Она промолчала, и Каминский продолжал:

– Ты унесла из моей жизни нечто такое, без чего она никак не наладится.

– Ничего я не унесла, ты просто родился бестолковым, – сказала Анна Ильинична спокойно и сухо, словно речь шла о предмете, не заслуживающем серьезного внимания.

Ответ не огорчил его, он даже склонен был с ней согласиться:

– Возможно, в моей жизни и не хватало порядка, зато у тебя его хватило бы на нас двоих.

После возвращения Свиридова в родной город жены, туда вернулся и Каминский. Первое время он был амбулаторным врачом, затем снова занялся гомеопатией. Смерть жены внесла новые перемены в его жизнь, он собрался уехать неизвестно куда, и Анна Ильинична наконец заставила его заговорить.

– Не слишком ли поспешно твое решение? – спросила она. – Время – лучший лекарь, потерпи здесь, среди своих. – Каминский промолчал, и она продолжала: – Всякой любви рано или поздно приходит конец.

Он горестно покачал головой:

– Не всякой. Прошло столько лет, мы немолоды уже, а мне все тебя не хватает. Не хватало твоей твердости и силы, без них моя жизнь расползлась. Я уезжаю не потому, что потерял здесь Бэллу, а потому, что хочу забыть тебя.
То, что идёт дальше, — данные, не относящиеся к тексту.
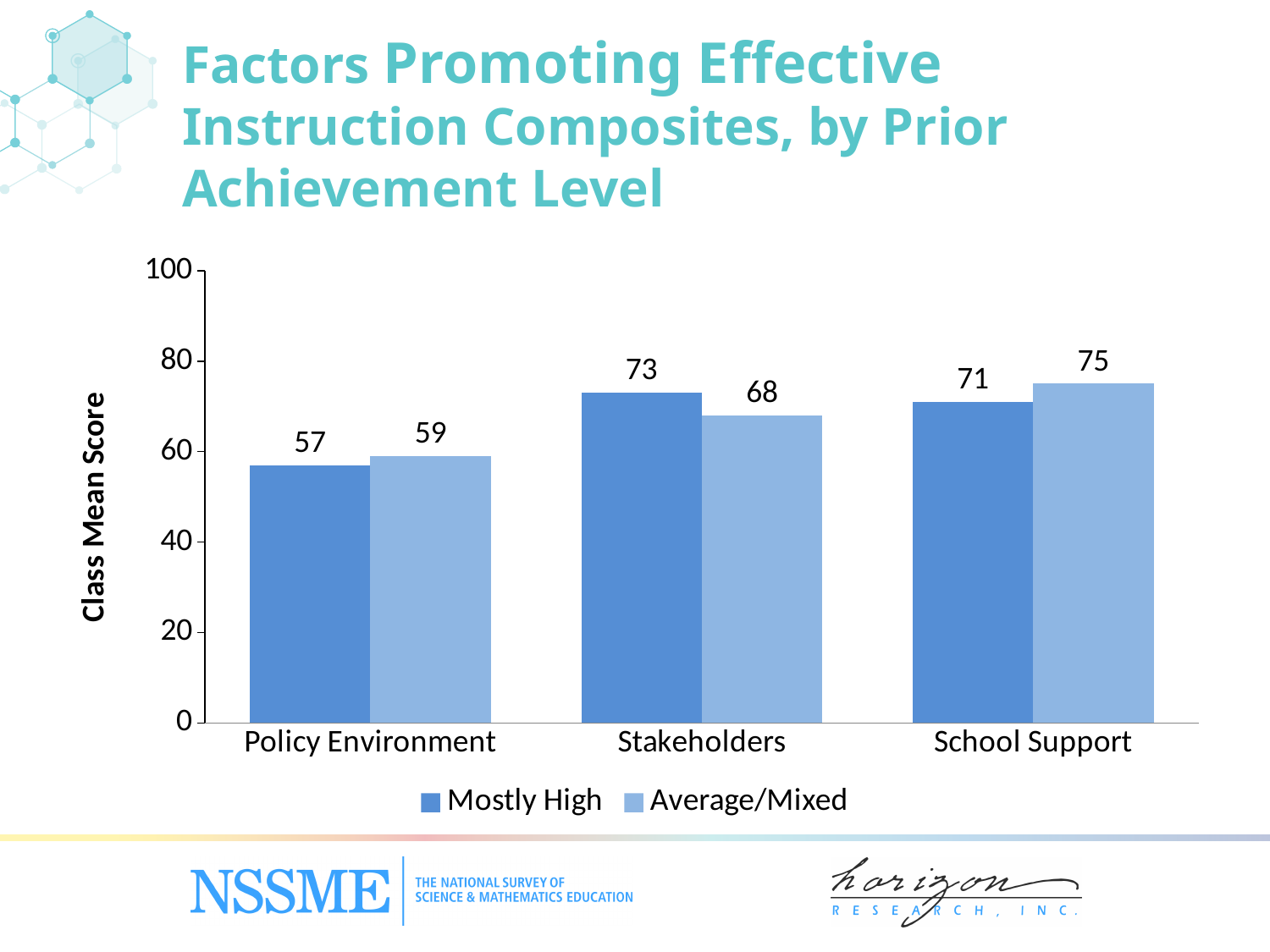
What is the difference between the Average/Mixed scores for School Support and Policy Environment? 16 Which composite has the highest class mean score for Mostly High classes? Stakeholders What is the class mean score for Average/Mixed classes on the Stakeholders composite? 68 On the School Support composite, which group has the higher class mean score, Mostly High or Average/Mixed? Average/Mixed What is the class mean score for Average/Mixed classes on the School Support composite? 75 What kind of chart is shown on the slide? Bar chart Is the Mostly High score for Policy Environment greater or less than 60? less What is the difference between the Mostly High and Average/Mixed scores on the Stakeholders composite? 5 Which composite has the lowest class mean score for Average/Mixed classes? Policy Environment How many series does the legend list? 2 What is the class mean score for Mostly High classes on the Policy Environment composite? 57 How many composites are shown on the x axis? 3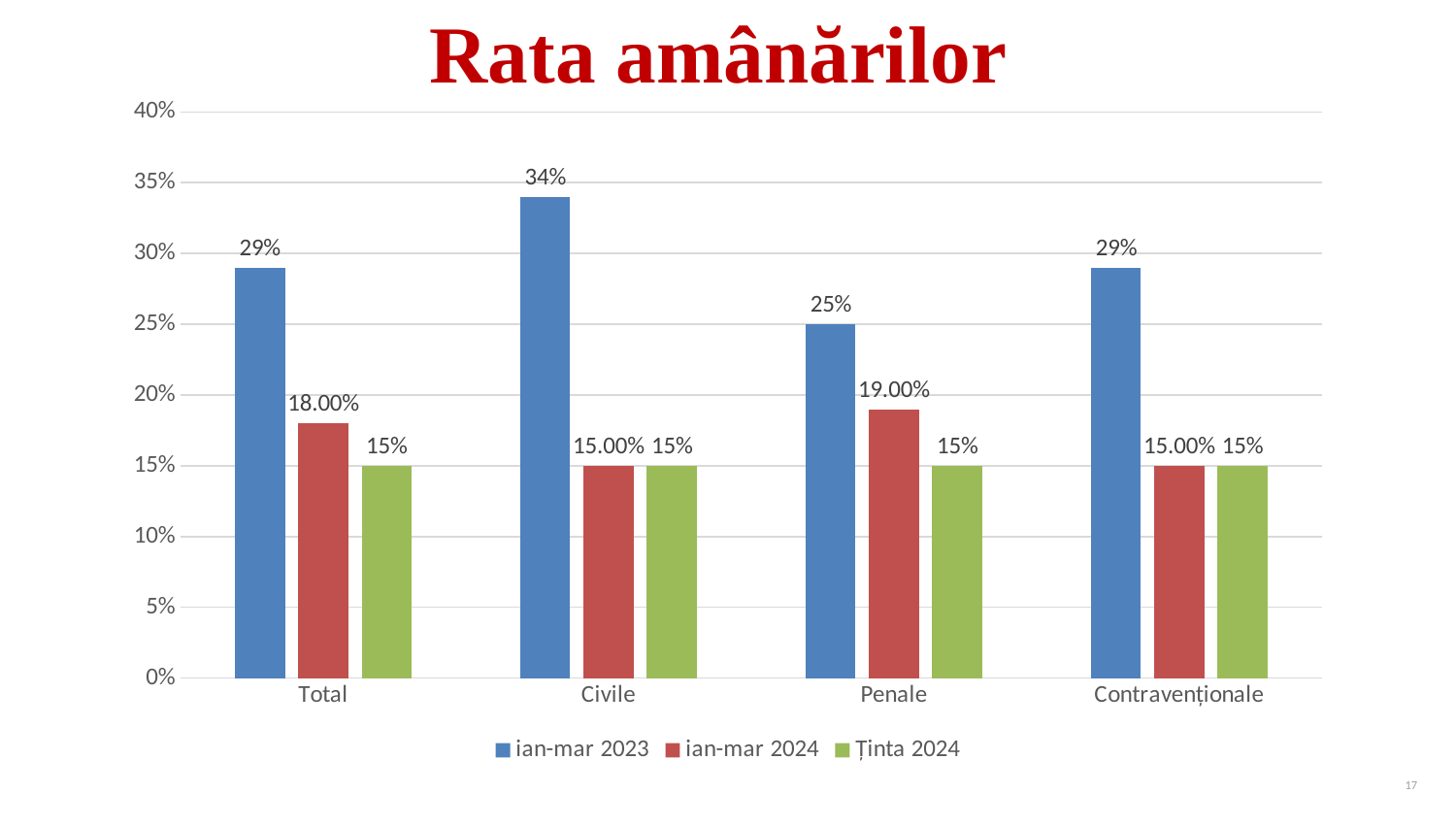
Which category has the highest value in the ian-mar 2023 series? Civile Which category has the lowest value in the ian-mar 2023 series? Penale What is the value for Total in the ian-mar 2024 series? 18.00% Which is larger for Penale: the ian-mar 2023 value or the ian-mar 2024 value? ian-mar 2023 How many series does the legend list? 3 How many categories are shown on the x axis? 4 What is the value for Civile in the ian-mar 2023 series? 34% What is the difference between the ian-mar 2023 and ian-mar 2024 values for Civile? 19% What is the value for Penale in the ian-mar 2024 series? 19.00% What is the Ținta 2024 value for Contravenționale? 15% What is the title of the chart? Rata amânărilor What kind of chart is shown on the slide? Bar chart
Прошло пять лет, он вернулся, а в глазах у него все та же тоска. По-прежнему трогательна его привязанность к Свиридову и велико восхищение душевной стойкостью друга, его способностью сочетать в себе беспредельную фантазию с безграничной любовью к человечеству.

Было время, когда Арон Вульфович, завидуя своему другу, говорил себе: и везет же Самсону, как везет! И Анна предпочла его, и сам, он, Каминский, словно пес, привязался к нему, полюбил человека, лишившего его любви и счастья. Теперь такие мысли не приходят ему в голову, он сочувственно выслушивает жалобы друга, и эта чужая печаль становится его печалью.


* * *

Анна Ильинична не сразу примирилась с тем, что случилось. Она слишком хорошо знала мужа, чтобы решиться предоставить его самому себе, знала его склонность увлекаться и терять чувство меры. От каких только заблуждений не уберегла она его! Сколько раз, поддавшись фантазии, он частную закономерность спешил объявить законом… Чего бы ни коснулась его мысль, ему мерещатся идеи, сулящие богатство и достаток человечеству.

Много лет назад Свиридов разработал учение о законах развития кроны плодового дерева. За внешней гармонией роста и развития растения ученый разглядел суровую борьбу взаимно исключающих друг друга сил. Жестокое единоборство царит между ветвями, борьба идет за соки, за свет и тепло. Круты и неумолимы здесь правила жизни – там, где слабеет рост, начинается плодоношение, там, где кончается плодоношение, начинается смерть. Кто не может расти, должен плодоносить или исчезнуть из жизни… Прекрасная идея, неоспоримая! Ученому воздали должное, он и сам был доволен успехом, и тут невесть откуда явилась дерзкая мысль: распространить закономерность, открытую на кроне плодового дерева, на весь растительный мир. Нелегко было жене удержать его от поспешного заключения. Полгода спустя Свиридов от него отказался.

Нечто подобное повторилось и здесь. Когда директор ботанического сада предупредил вновь прибывшего сотрудника, что работа над хлореллой тематическим планом не предусмотрена, Свиридов увлекся цветоводством. Ничто другое больше не интересовало его. Прошло немного времени, и ему удалось сделать важное наблюдение, за которым, как всегда, последовало заключение, стоящее на грани фантазии.